José, de 43 años, invirtió 28 años en reunir los 5.000 dólares que le exigieron las mafias para sacarlo de Cuba. "Con un salario de un dólar al día, te demoras más de 5.000 días. Teníamos que sobrevivir", relata. Tras llegar a México, su plan de alcanzar Miami se esfumó. Ahora lava coches en Alfredo V. Bonfil, un pueblo donde la jungla y la autopista al aeropuerto ocultan la realidad de los migrantes.
Las cifras son contundentes: las entradas de migrantes a México cayeron un 87% en 2025 tras el regreso de Trump a la Casa Blanca. Pero los cubanos son la excepción. Según la Organización Internacional para las Migraciones, aunque representan solo el 8% de los encuentros migratorios, sus solicitudes de regularización son las que más crecen. De 13.000 deportados desde EE.UU., más de 4.300 eran cubanos, el grupo más numeroso.
De profesión: esperar
Ernesto, de 37 años, llegó con un visado de turista que ya expiró. Licenciado en Derecho, en Cuba conducía autobuses turísticos durante el breve deshielo con Obama. "Había mucho trabajo. Llegaban cruceros americanos a La Habana", recuerda. Pero todo cambió: "Trump revolucionó Cuba; lo deshizo todo". La pandemia hundió la economía isleña, donde un paquete de pollo puede costar el doble que un salario mensual.

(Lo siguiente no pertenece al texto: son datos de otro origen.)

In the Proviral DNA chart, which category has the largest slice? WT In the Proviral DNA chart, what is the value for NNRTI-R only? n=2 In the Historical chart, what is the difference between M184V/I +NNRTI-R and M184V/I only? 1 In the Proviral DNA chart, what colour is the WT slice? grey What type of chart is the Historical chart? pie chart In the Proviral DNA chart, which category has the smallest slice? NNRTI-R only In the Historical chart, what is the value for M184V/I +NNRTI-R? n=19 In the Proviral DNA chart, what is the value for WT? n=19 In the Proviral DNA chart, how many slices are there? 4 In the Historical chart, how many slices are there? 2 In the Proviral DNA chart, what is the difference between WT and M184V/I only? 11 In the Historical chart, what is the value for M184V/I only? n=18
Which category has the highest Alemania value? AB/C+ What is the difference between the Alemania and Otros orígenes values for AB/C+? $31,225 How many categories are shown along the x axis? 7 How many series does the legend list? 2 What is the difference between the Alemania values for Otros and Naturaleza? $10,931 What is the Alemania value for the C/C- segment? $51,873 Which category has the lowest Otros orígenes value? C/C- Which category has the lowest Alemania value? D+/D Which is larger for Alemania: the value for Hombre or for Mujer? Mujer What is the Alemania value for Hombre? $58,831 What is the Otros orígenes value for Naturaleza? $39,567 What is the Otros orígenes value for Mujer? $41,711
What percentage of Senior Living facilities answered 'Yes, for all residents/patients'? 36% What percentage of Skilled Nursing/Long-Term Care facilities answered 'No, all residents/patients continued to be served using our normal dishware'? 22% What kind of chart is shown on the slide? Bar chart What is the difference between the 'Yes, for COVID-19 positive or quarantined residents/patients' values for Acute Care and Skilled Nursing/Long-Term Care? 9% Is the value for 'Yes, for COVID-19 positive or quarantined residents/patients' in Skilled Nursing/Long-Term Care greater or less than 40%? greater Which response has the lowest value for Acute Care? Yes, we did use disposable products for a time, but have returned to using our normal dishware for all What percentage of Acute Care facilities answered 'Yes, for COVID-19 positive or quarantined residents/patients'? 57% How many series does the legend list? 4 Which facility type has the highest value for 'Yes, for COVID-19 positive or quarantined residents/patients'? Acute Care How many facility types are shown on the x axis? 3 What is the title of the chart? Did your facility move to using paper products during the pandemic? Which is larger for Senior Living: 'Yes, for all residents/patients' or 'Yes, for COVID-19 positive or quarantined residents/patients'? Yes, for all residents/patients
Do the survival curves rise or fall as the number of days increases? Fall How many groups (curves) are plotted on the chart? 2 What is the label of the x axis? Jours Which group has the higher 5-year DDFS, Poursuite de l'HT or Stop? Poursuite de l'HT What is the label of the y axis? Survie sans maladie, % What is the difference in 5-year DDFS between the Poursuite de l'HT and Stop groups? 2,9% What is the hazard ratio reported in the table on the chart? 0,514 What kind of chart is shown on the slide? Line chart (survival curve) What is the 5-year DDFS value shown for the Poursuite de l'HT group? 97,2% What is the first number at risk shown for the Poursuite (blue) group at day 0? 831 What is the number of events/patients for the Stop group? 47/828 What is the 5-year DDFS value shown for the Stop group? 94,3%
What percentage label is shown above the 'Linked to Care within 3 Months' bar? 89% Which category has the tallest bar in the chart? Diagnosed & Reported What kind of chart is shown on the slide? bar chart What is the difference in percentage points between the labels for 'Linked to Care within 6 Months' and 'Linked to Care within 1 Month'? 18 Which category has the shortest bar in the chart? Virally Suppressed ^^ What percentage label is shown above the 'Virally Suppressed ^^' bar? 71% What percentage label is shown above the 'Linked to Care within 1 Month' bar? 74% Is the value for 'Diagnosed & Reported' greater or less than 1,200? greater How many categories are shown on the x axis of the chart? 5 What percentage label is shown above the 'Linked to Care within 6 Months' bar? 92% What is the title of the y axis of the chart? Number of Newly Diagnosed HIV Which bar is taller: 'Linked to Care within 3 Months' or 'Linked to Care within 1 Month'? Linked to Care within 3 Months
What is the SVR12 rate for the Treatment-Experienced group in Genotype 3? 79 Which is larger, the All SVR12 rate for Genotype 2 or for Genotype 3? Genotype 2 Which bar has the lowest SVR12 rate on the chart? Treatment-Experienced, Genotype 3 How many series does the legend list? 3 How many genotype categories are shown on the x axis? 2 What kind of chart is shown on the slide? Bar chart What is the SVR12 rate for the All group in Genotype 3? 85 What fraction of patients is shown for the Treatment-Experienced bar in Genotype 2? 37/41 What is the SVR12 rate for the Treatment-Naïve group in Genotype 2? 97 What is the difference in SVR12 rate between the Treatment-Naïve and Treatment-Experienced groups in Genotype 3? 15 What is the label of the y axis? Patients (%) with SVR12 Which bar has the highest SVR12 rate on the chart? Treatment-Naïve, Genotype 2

La abogada migratoria Silvia Quevedo explica que la mayoría de los cubanos no quieren quedarse en México: "Esperan que EE.UU. flexibilice sus políticas para intentarlo de nuevo". Mientras, enfrentan xenofobia y extorsión. "Sin temor a equivocarme, los que más sufren son los cubanos", afirma Quevedo. Les cobran el doble por rentar una habitación y son víctimas de secuestros exprés, bajo la suposición de que tienen familiares en EE.UU. que pagarán rescate.
Historias de desarraigo
Andrés, otro migrante, huyó después de que la Seguridad del Estado cubana amenazara a su madre. "Me querían callar, pero yo no quería callarme", cuenta. Tras pasar por Nicaragua, donde vio "camionetas grandes metiendo gente sin explicación", terminó en México como albañil, en medio de la burbuja inmobiliaria de la Riviera Maya.
El panorama es desolador para los deportados. Josué Leal, director de un albergue en Villahermosa, describe casos de octogenarios con enfermedades crónicas abandonados a su suerte: "Estamos abriendo expedientes para adultos mayores que ahora son nuestra responsabilidad".
Mientras tanto, en el túnel de lavado donde José trabaja jornadas de 11 horas, el mar está a solo kilómetros de distancia, pero tan inalcanzable como el sueño americano. "Aún quiero ir a EE.UU., pero cuando no esté Trump", dice, mientras seca un coche con la mirada perdida hacia el norte.